Source passage:
"""

The flue gas treatment that was selected is selective catalytic reduction (SCR). A SCR system is the recommended control technology for the UK and the EU and is in use in more than seven RBLC records. SCR systems are the most developed and widely spread FGT technology and can remove 60-90 % of NOX from flue gases (Cooper and Alley, 2002). Selective non-catalytic reduction (SNCR) systems are also recommended to a great extent but the removal efficiency is lower (40-60 %), the operating temperature is higher (900 °C 1000 °C) and the technology is not as well developed and wide spread as the SCR (Cooper and Alley, 2002; Chaaban et al., 2004). Good combustion practices and control is the only way to reduce carbon monoxide (CO) emissions from coal-fired power plants. Proper practices and control will ensure complete or near complete combustion, which consequently reduces CO emissions.

The basis of the study was a hypothetical 3600 MW (six 600 MW units) power plant. The analysis was done over the time span of one production year, assuming 330 days of production, and it was assumed the power plant operates at 85 % capacity on average. It was further assumed that the air pollution control technologies operated at their full design control efficiency.

MATERIALS AND METHODES

The EEGECOST model

The EEGECOST model was developed to promote environmental accounting in south Africa. The EEGECOST model (Environmental Engineering Group environmental costing model) is based on the principles of the total cost assessment (TCA) environmental accounting system. The objective of the model is to fully understand the cost significance of environmental and human health related decisions, activities and consequences over the whole life cycle of a product or process. The structure of the model and consists of five steps for analysis (De Beer and Friend, 2005): (1) objective statement and scope of analysis, (2) life cycle assessment, (3) cost inventory, (4) impact assessment, and (5) document results and assumptions.

The model is a spreadsheet-based program and consists of pathways that the user must follow in specific analysis. These different pathways depend on the objective statement and scope of analysis, and the amount of data the user needs to acquire (De Beer and Friend, 2005).

"""

Provided material:

"""

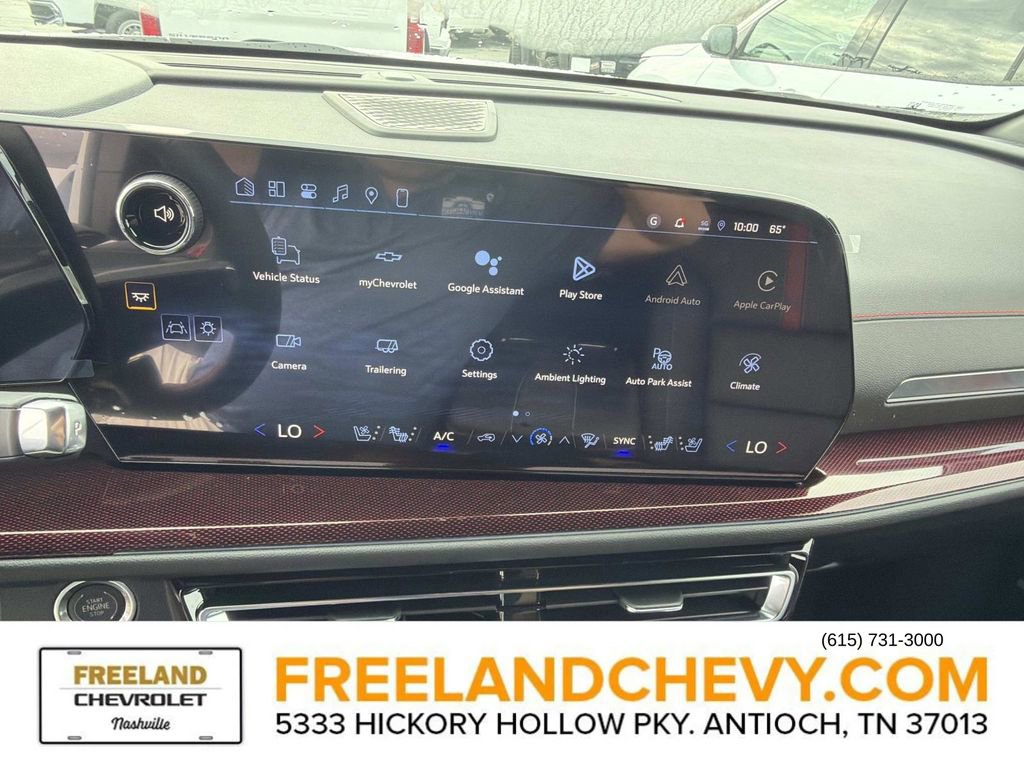 New 2026 Chevrolet Traverse RS image 29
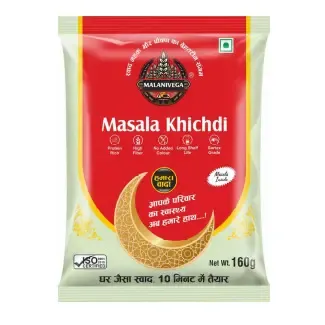 Masala Khichdi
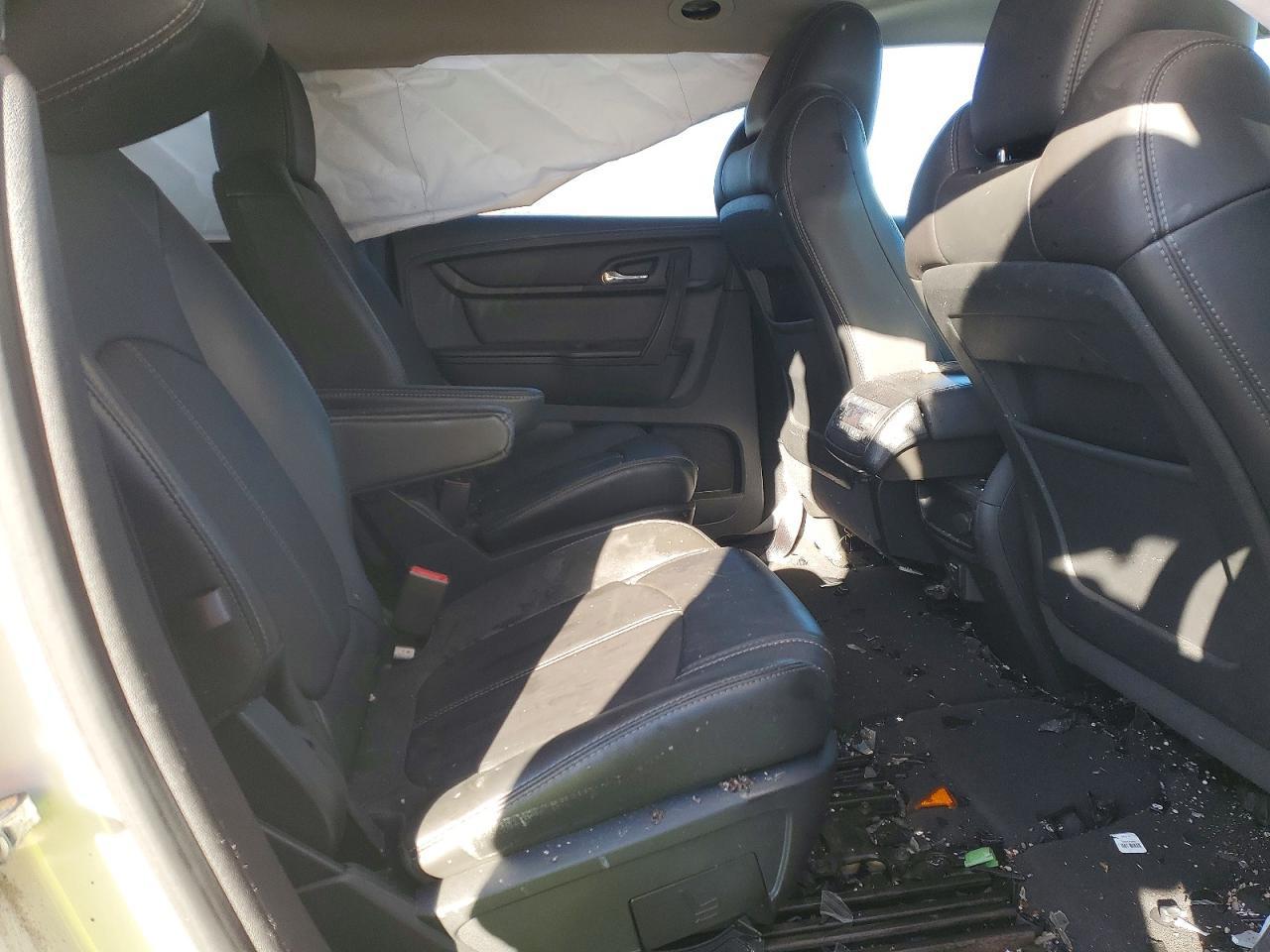 2014 CHEVROLET TRAVERSE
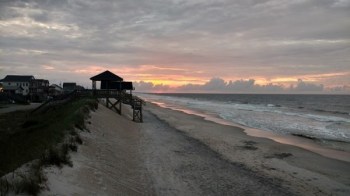 North Topsail Beach, USA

"""

Task directions:
According to the passage on power plant emissions control, what percentage of NOX can SCR systems remove from flue gases?

Written reply:
60-90 %